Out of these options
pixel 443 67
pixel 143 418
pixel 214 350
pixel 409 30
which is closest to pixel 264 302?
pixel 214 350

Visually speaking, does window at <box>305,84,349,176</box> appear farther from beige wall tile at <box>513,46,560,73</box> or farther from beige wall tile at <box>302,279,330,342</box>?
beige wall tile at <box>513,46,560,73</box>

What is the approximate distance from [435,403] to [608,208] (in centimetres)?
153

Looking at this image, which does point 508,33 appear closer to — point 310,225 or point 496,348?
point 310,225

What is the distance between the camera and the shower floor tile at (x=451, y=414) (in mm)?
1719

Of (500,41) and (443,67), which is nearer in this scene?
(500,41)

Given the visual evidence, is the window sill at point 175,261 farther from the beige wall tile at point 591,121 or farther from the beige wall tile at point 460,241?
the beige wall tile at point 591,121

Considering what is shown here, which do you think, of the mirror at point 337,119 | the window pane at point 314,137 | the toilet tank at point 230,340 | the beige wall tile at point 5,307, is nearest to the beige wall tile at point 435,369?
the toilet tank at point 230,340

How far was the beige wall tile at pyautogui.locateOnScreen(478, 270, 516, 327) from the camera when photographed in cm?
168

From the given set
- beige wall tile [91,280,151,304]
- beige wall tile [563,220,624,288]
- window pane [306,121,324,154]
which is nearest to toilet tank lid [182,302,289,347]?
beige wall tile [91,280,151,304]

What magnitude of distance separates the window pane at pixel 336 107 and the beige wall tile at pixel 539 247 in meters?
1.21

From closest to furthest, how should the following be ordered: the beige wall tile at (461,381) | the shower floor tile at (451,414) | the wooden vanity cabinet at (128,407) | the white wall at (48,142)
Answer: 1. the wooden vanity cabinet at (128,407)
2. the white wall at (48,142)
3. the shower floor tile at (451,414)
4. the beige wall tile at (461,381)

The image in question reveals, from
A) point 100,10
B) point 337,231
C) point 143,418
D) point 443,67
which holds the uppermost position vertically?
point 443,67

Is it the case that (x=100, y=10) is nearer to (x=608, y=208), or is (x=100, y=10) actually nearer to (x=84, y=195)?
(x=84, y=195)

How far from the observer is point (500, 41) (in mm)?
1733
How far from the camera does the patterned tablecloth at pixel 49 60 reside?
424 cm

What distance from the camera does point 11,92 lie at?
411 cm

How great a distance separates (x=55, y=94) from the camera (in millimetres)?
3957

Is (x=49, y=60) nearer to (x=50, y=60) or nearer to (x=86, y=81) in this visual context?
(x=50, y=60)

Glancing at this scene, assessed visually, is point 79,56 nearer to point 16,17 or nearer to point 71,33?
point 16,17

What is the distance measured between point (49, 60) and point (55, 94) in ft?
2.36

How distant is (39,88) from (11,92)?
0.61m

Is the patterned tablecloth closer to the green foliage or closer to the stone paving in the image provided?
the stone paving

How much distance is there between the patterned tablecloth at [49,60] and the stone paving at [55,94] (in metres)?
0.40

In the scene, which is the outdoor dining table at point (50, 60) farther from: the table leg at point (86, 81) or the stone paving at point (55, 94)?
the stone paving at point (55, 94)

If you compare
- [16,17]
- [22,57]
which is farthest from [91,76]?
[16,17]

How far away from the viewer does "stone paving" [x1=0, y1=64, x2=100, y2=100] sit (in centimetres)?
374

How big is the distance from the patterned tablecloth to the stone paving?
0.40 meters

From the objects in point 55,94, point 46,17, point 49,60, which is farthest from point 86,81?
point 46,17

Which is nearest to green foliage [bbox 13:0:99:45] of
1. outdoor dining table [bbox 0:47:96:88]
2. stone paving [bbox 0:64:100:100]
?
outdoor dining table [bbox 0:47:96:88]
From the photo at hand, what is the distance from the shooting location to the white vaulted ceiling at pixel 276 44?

------------------------------------------------------------

**The request**
Rewrite the records between the line holding "Is the patterned" and the line holding "0.40 meters", inclusive, with "patterned tablecloth" replaced by "checkered tablecloth" and everything else left as it stands.

**Expected answer**
Is the checkered tablecloth closer to the green foliage or closer to the stone paving in the image provided?
the stone paving

How much distance is there between the checkered tablecloth at [49,60] and the stone paving at [55,94] (in metres)?
0.40

In the scene, which is the outdoor dining table at point (50, 60) farther from: the table leg at point (86, 81) or the stone paving at point (55, 94)?
the stone paving at point (55, 94)

If you compare
- [16,17]
- [22,57]
which is farthest from [91,76]?
[16,17]

How far away from the viewer does "stone paving" [x1=0, y1=64, x2=100, y2=100] sit (in centimetres)?
374

How big is the distance from the checkered tablecloth to the stone paving?
0.40 meters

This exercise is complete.